WRITTEN TASK: Copy out the data below word for word, keeping every line as it stands.

GIVEN ENTRIES:

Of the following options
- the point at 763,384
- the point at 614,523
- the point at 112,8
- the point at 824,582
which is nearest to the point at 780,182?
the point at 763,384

SOLUTION FOR THIS EXERCISE:
Of the following options
- the point at 763,384
- the point at 614,523
- the point at 112,8
- the point at 824,582
which is nearest to the point at 780,182?
the point at 763,384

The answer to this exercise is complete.